--- START ---

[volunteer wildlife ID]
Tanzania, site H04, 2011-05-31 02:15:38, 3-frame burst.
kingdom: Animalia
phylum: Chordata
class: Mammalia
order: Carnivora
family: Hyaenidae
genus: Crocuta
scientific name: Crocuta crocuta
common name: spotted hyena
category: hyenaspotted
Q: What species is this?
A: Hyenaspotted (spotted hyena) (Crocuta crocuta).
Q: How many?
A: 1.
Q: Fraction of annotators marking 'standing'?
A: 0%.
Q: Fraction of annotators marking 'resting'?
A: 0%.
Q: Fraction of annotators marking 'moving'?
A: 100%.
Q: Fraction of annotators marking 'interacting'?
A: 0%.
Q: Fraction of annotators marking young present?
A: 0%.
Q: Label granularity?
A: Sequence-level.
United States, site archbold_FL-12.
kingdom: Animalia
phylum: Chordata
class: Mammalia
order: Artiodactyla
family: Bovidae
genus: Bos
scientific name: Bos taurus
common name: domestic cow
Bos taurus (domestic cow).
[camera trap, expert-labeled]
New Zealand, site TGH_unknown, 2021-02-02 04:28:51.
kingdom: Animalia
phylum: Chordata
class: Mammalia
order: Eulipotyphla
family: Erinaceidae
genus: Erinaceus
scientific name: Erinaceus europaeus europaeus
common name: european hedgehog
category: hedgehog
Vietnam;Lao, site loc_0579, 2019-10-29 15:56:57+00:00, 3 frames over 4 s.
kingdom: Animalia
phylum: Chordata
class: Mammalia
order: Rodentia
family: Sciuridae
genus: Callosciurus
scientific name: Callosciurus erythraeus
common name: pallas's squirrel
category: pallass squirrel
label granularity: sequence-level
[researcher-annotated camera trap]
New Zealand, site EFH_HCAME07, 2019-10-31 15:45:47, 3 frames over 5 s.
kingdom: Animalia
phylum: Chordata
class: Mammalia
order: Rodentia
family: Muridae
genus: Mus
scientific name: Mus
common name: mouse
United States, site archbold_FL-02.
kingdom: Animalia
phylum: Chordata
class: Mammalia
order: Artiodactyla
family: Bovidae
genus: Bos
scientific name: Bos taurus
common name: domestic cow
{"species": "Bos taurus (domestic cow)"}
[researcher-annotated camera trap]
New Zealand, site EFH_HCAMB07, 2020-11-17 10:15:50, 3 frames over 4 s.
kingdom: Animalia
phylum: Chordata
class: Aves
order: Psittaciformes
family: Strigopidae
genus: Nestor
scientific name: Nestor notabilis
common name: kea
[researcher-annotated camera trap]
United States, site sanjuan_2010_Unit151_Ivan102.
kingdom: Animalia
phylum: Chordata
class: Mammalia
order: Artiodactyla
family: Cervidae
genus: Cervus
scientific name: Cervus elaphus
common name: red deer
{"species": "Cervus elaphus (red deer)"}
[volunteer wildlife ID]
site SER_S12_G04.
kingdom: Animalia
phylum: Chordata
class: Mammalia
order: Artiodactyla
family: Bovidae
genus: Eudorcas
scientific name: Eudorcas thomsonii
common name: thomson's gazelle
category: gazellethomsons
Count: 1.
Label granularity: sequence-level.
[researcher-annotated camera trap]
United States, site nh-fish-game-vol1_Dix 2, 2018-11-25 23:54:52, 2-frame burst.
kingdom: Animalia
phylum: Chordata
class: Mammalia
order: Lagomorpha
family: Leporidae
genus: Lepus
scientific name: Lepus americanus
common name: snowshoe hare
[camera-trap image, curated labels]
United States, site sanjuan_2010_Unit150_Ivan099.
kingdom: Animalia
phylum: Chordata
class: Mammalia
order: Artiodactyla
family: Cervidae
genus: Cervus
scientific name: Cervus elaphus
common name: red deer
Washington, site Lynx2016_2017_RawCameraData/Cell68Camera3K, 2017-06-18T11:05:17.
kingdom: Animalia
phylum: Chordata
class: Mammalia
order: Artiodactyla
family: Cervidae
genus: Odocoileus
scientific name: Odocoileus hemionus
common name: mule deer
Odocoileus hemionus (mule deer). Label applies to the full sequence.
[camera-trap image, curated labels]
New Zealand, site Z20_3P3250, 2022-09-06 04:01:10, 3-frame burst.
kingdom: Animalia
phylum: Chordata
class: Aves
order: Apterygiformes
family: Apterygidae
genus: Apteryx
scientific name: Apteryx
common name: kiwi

--- END ---

Task objective
Copy all of the data above, character for character.

Task solution
[volunteer wildlife ID]
Tanzania, site H04, 2011-05-31 02:15:38, 3-frame burst.
kingdom: Animalia
phylum: Chordata
class: Mammalia
order: Carnivora
family: Hyaenidae
genus: Crocuta
scientific name: Crocuta crocuta
common name: spotted hyena
category: hyenaspotted
Q: What species is this?
A: Hyenaspotted (spotted hyena) (Crocuta crocuta).
Q: How many?
A: 1.
Q: Fraction of annotators marking 'standing'?
A: 0%.
Q: Fraction of annotators marking 'resting'?
A: 0%.
Q: Fraction of annotators marking 'moving'?
A: 100%.
Q: Fraction of annotators marking 'interacting'?
A: 0%.
Q: Fraction of annotators marking young present?
A: 0%.
Q: Label granularity?
A: Sequence-level.
United States, site archbold_FL-12.
kingdom: Animalia
phylum: Chordata
class: Mammalia
order: Artiodactyla
family: Bovidae
genus: Bos
scientific name: Bos taurus
common name: domestic cow
Bos taurus (domestic cow).
[camera trap, expert-labeled]
New Zealand, site TGH_unknown, 2021-02-02 04:28:51.
kingdom: Animalia
phylum: Chordata
class: Mammalia
order: Eulipotyphla
family: Erinaceidae
genus: Erinaceus
scientific name: Erinaceus europaeus europaeus
common name: european hedgehog
category: hedgehog
Vietnam;Lao, site loc_0579, 2019-10-29 15:56:57+00:00, 3 frames over 4 s.
kingdom: Animalia
phylum: Chordata
class: Mammalia
order: Rodentia
family: Sciuridae
genus: Callosciurus
scientific name: Callosciurus erythraeus
common name: pallas's squirrel
category: pallass squirrel
label granularity: sequence-level
[researcher-annotated camera trap]
New Zealand, site EFH_HCAME07, 2019-10-31 15:45:47, 3 frames over 5 s.
kingdom: Animalia
phylum: Chordata
class: Mammalia
order: Rodentia
family: Muridae
genus: Mus
scientific name: Mus
common name: mouse
United States, site archbold_FL-02.
kingdom: Animalia
phylum: Chordata
class: Mammalia
order: Artiodactyla
family: Bovidae
genus: Bos
scientific name: Bos taurus
common name: domestic cow
{"species": "Bos taurus (domestic cow)"}
[researcher-annotated camera trap]
New Zealand, site EFH_HCAMB07, 2020-11-17 10:15:50, 3 frames over 4 s.
kingdom: Animalia
phylum: Chordata
class: Aves
order: Psittaciformes
family: Strigopidae
genus: Nestor
scientific name: Nestor notabilis
common name: kea
[researcher-annotated camera trap]
United States, site sanjuan_2010_Unit151_Ivan102.
kingdom: Animalia
phylum: Chordata
class: Mammalia
order: Artiodactyla
family: Cervidae
genus: Cervus
scientific name: Cervus elaphus
common name: red deer
{"species": "Cervus elaphus (red deer)"}
[volunteer wildlife ID]
site SER_S12_G04.
kingdom: Animalia
phylum: Chordata
class: Mammalia
order: Artiodactyla
family: Bovidae
genus: Eudorcas
scientific name: Eudorcas thomsonii
common name: thomson's gazelle
category: gazellethomsons
Count: 1.
Label granularity: sequence-level.
[researcher-annotated camera trap]
United States, site nh-fish-game-vol1_Dix 2, 2018-11-25 23:54:52, 2-frame burst.
kingdom: Animalia
phylum: Chordata
class: Mammalia
order: Lagomorpha
family: Leporidae
genus: Lepus
scientific name: Lepus americanus
common name: snowshoe hare
[camera-trap image, curated labels]
United States, site sanjuan_2010_Unit150_Ivan099.
kingdom: Animalia
phylum: Chordata
class: Mammalia
order: Artiodactyla
family: Cervidae
genus: Cervus
scientific name: Cervus elaphus
common name: red deer
Washington, site Lynx2016_2017_RawCameraData/Cell68Camera3K, 2017-06-18T11:05:17.
kingdom: Animalia
phylum: Chordata
class: Mammalia
order: Artiodactyla
family: Cervidae
genus: Odocoileus
scientific name: Odocoileus hemionus
common name: mule deer
Odocoileus hemionus (mule deer). Label applies to the full sequence.
[camera-trap image, curated labels]
New Zealand, site Z20_3P3250, 2022-09-06 04:01:10, 3-frame burst.
kingdom: Animalia
phylum: Chordata
class: Aves
order: Apterygiformes
family: Apterygidae
genus: Apteryx
scientific name: Apteryx
common name: kiwi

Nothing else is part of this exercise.